We all pitched in and took care of him. The sisters were always trying to get him to eat, to drink Ensure, milk, juice, milkshakes. We helped him to the restroom and fetched his pain and anti-nausea medicine. Tried to help him get comfortable. Moved his oxygen around from place to place.

It was tough. And yet, as Todd and I drove to the airport to fly home, I was overcome with a feeling that, instead of death being some big scary unknown as it had been, it was simply the next step for him. It didn't seem possible for someone that sick and uncomfortable to last much longer. And frankly, it was getting to the point that we didn't want him to - for his own sake. Something about all that was more okay for me than it had been before the trip.

And as all eyes had been on getting Roger out to Montana, after Todd and I left, all attention was then focused on getting him home. In a massive effort by his sisters, he did get home. And he died there almost exactly one week later.

That last week was hell: Roger required round-the-clock attention from Todd, his aunts, friends and others. Hospice was called in but probably too late to do much good.
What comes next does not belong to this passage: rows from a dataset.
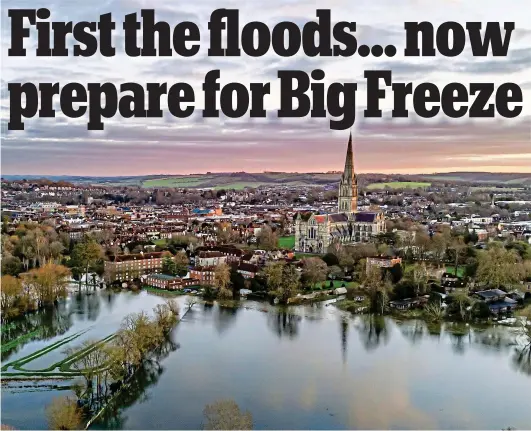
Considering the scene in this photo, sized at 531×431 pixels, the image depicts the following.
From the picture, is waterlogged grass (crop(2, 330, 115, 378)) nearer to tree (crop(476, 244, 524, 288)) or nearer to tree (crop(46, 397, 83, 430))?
tree (crop(46, 397, 83, 430))

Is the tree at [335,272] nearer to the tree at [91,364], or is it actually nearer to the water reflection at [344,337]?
the water reflection at [344,337]

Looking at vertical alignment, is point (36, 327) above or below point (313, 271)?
below

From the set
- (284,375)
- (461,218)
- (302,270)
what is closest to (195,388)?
(284,375)

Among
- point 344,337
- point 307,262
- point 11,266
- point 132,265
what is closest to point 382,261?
point 307,262

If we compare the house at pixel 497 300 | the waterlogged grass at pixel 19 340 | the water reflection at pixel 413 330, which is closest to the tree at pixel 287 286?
the water reflection at pixel 413 330

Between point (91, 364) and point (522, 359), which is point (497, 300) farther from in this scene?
point (91, 364)

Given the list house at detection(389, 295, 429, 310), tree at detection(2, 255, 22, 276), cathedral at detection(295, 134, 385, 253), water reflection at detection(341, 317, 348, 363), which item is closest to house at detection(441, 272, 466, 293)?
house at detection(389, 295, 429, 310)

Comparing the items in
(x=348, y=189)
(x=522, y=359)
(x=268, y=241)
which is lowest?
(x=522, y=359)
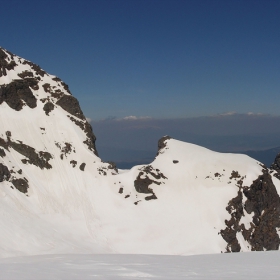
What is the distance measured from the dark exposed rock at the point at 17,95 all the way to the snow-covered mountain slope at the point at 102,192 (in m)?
0.26

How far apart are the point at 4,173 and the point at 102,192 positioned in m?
21.8

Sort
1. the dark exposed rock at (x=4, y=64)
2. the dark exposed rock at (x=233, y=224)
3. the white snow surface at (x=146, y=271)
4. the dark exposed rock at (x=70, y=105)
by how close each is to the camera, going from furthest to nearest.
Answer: the dark exposed rock at (x=70, y=105), the dark exposed rock at (x=4, y=64), the dark exposed rock at (x=233, y=224), the white snow surface at (x=146, y=271)

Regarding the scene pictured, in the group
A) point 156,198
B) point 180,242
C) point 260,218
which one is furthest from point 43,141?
point 260,218

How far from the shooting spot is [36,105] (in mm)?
79312

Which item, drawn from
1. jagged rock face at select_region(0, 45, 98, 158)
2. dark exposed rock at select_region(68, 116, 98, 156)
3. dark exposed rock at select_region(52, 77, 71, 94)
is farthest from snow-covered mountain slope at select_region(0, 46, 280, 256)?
dark exposed rock at select_region(52, 77, 71, 94)

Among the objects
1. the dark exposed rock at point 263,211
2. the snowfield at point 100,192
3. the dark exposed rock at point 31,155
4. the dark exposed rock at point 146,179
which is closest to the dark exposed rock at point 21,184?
the snowfield at point 100,192

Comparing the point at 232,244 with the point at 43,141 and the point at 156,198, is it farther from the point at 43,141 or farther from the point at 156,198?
the point at 43,141

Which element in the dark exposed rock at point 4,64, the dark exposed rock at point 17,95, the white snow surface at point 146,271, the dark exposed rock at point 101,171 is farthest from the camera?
the dark exposed rock at point 4,64

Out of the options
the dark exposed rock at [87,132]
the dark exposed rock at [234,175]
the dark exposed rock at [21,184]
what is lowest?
the dark exposed rock at [21,184]

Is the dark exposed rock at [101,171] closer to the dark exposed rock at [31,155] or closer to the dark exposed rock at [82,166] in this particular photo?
the dark exposed rock at [82,166]

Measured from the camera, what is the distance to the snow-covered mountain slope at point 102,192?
5475 centimetres

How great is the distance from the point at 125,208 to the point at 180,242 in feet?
47.5

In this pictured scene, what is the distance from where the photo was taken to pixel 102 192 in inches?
2685

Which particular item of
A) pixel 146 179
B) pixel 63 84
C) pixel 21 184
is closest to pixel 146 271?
pixel 21 184
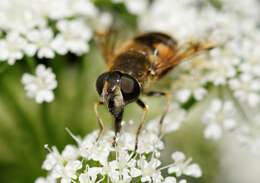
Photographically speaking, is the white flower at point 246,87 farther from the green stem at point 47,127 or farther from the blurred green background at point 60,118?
the green stem at point 47,127

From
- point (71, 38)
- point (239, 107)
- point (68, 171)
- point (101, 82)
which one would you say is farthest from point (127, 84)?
point (239, 107)

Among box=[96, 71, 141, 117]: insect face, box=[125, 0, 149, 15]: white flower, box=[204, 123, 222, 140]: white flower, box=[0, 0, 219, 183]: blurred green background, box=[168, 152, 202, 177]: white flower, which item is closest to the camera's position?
box=[96, 71, 141, 117]: insect face

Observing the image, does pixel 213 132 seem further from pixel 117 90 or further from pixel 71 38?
pixel 71 38

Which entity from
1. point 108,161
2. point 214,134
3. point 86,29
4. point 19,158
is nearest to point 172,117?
point 214,134

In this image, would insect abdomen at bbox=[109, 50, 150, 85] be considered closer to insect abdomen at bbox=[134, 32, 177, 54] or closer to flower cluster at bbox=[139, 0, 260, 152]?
insect abdomen at bbox=[134, 32, 177, 54]

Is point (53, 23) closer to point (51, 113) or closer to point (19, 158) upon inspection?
point (51, 113)

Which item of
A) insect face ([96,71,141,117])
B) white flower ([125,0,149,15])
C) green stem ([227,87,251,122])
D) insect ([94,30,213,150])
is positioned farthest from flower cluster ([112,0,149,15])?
insect face ([96,71,141,117])
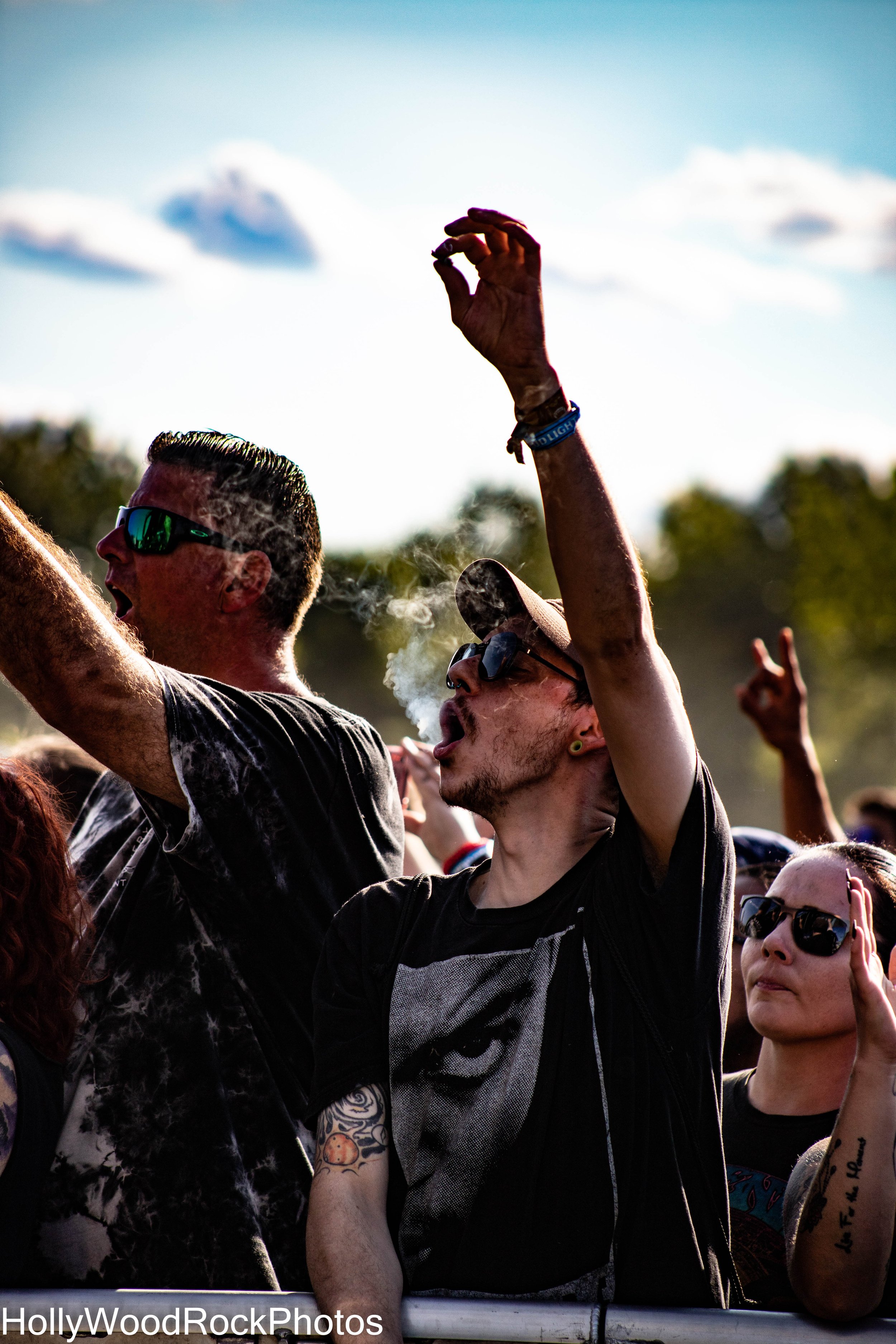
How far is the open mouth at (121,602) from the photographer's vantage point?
275cm

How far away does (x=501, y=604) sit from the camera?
2.23m

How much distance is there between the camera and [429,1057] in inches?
74.9

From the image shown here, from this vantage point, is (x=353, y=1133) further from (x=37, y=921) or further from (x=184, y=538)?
(x=184, y=538)

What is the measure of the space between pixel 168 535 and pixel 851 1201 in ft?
6.17

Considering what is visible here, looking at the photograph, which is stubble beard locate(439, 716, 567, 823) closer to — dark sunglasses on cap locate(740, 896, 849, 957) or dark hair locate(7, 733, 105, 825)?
dark sunglasses on cap locate(740, 896, 849, 957)

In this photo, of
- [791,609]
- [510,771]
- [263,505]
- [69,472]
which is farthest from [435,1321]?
[791,609]

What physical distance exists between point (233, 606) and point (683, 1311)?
5.43 feet

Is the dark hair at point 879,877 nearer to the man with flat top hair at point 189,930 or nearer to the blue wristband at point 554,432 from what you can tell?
the man with flat top hair at point 189,930

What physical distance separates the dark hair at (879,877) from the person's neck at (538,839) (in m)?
0.69

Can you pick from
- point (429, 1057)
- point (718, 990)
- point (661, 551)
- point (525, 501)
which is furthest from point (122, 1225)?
point (661, 551)

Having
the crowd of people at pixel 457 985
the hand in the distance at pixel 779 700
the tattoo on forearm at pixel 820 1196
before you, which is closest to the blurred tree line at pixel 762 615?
the hand in the distance at pixel 779 700

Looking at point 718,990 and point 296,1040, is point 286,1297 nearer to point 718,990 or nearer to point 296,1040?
point 296,1040

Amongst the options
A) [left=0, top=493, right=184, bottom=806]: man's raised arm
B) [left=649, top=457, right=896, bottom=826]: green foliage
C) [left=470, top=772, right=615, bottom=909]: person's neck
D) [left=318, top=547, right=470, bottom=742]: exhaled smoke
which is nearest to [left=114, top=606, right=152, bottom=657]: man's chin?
[left=0, top=493, right=184, bottom=806]: man's raised arm

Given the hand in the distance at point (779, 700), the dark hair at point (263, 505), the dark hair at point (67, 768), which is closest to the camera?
the dark hair at point (263, 505)
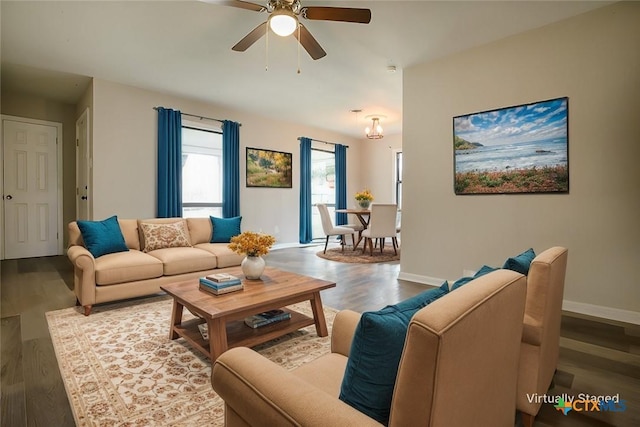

Multiple phone calls would occur throughout the day between the sisters, Brad and Todd and I.

The day before Roger died, Todd spent three hours stuck in traffic leaving Raleigh to drive up to the mountains for the weekend. I'm glad that he did. Todd was up with his dad throughout the night - it was a very bad night. Todd had tried to help him take some of his pills that morning but wasn't sure how successful he'd been. His dad was very quiet, withdrawn and too weak even to sit up. Early that afternoon, Roger took his last breaths surrounded by the love of his oldest son and three of his sisters.

Martha, Susan, me, Todd, Roger, Brad, Nancy and Jane - May 2009
Hundreds of people showed up to pay their respects at Roger's visitation last Wednesday in Newland. Having spent his entire life there, he had touched many lives. We stood in line receiving people while they shared their favorite tidbits of him. It's funny how one person can be so many different things to so many different people. To me he will always be the quiet man sitting off to the side; a man of few words yet smart as can be; the slowest story teller of all time; a man who loved dogs and kids and fishing as much as anything; a man who loved to smoke and drink; and a man who got to spend part of his last weeks in a place that he dearly loved with those who dearly loved him.